- TASK 1
Using the passage on ESG performance and political orientation, decide whether each statement below agrees with it. For each, answer yes or no and quote the words from the passage that decide it.
(a) Political Orientation has a statistically significant positive effect on Financial Performance.
(b) The interaction effect is reported separately for Democrat and Republican CEOs.
(c) The interaction term between ESG Performance and Political Orientation is positive and statistically significant.
** start of GIVEN TEXT **
We then investigate the interaction between ESG Performance and Political Orientation on Financial Performance. The findings in Models 3 and 4 are consistent with the idea that ESG Performance positively impacts Financial Performance, suggesting that better ESG practices contribute to improved financial results. This aligns with the broader narrative that sustainable practices can enhance a company’s reputation, operational efficiency, and market positioning, which in turn may boost financial performance. Political Orientation, however, has a statistically significant negative effect on Financial Performance. This indicates that executives with a pro-ESG political orientation might prioritize long-term sustainability goals over short-term financial gains. The interaction term between ESG Performance and Political Orientation is both positive and statistically significant, suggesting that the financial benefits of ESG practices are stronger in firms where the executives’ political orientation is supportive of ESG initiatives. This interaction implies that in companies led by executives with a pro-ESG political orientation, the financial benefits of ESG practices are enhanced, potentially due to a more effective integration of these practices into the firm’s core business strategies. However, it is important to note that this effect is reported at the aggregate level and is not split by specific political affiliation (e.g., Democrat or Republican CEOs). Therefore, the result reflects a broader trend where pro-ESG political orientation generally amplifies the financial benefits of strong ESG performance.
** end of GIVEN TEXT **
** start of MATERIAL FOR THE TASK **
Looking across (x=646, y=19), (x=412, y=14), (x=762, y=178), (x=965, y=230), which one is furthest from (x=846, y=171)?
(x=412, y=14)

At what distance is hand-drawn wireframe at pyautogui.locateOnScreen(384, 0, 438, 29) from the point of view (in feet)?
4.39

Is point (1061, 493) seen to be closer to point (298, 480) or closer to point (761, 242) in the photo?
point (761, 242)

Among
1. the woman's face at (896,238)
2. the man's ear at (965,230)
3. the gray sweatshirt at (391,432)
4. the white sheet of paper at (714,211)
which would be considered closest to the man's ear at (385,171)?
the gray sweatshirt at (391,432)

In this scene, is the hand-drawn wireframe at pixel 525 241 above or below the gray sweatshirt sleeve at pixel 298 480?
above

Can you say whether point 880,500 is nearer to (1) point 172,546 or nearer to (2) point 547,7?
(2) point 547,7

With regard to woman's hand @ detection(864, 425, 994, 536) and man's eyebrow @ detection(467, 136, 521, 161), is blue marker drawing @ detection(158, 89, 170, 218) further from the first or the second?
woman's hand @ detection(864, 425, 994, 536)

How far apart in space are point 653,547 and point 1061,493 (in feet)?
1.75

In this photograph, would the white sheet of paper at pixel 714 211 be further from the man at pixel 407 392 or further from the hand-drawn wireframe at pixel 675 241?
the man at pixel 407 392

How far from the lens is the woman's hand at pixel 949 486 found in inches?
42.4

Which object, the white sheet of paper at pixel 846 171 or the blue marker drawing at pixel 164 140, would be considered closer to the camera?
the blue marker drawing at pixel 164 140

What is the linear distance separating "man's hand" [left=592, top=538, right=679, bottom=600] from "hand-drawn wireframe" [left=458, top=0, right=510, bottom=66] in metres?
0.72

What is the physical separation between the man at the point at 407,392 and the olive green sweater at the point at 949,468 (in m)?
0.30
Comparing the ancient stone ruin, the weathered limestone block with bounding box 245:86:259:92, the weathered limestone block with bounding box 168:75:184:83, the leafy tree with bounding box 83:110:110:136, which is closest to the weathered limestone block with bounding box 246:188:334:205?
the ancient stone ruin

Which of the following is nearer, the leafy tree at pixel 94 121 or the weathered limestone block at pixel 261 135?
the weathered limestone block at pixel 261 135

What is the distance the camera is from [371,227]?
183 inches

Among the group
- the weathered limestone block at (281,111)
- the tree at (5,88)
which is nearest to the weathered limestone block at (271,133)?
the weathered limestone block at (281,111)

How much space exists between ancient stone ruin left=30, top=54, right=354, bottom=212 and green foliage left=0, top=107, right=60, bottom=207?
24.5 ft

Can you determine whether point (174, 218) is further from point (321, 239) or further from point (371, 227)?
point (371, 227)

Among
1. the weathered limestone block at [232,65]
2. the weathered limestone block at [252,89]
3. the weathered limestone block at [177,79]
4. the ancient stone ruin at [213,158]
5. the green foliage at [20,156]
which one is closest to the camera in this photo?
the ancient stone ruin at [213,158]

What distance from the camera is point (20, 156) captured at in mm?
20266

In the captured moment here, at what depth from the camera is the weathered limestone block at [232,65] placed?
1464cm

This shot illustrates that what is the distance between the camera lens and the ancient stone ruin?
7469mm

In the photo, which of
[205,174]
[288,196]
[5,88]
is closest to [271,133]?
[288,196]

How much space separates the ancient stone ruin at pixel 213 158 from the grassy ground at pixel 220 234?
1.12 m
** end of MATERIAL FOR THE TASK **
- TASK 2
Reproduce the stretch of the records from the line containing "How much space separates" through the end of the records.

- SOLUTION 1
(a) No: "Political Orientation, however, has a statistically significant negative effect on Financial Performance."
(b) No: "this effect is reported at the aggregate level and is not split by specific political affiliation (e.g., Democrat or Republican CEOs)"
(c) Yes: "The interaction term between ESG Performance and Political Orientation is both positive and statistically significant"

- SOLUTION 2
How much space separates the ancient stone ruin at pixel 213 158 from the grassy ground at pixel 220 234?
1.12 m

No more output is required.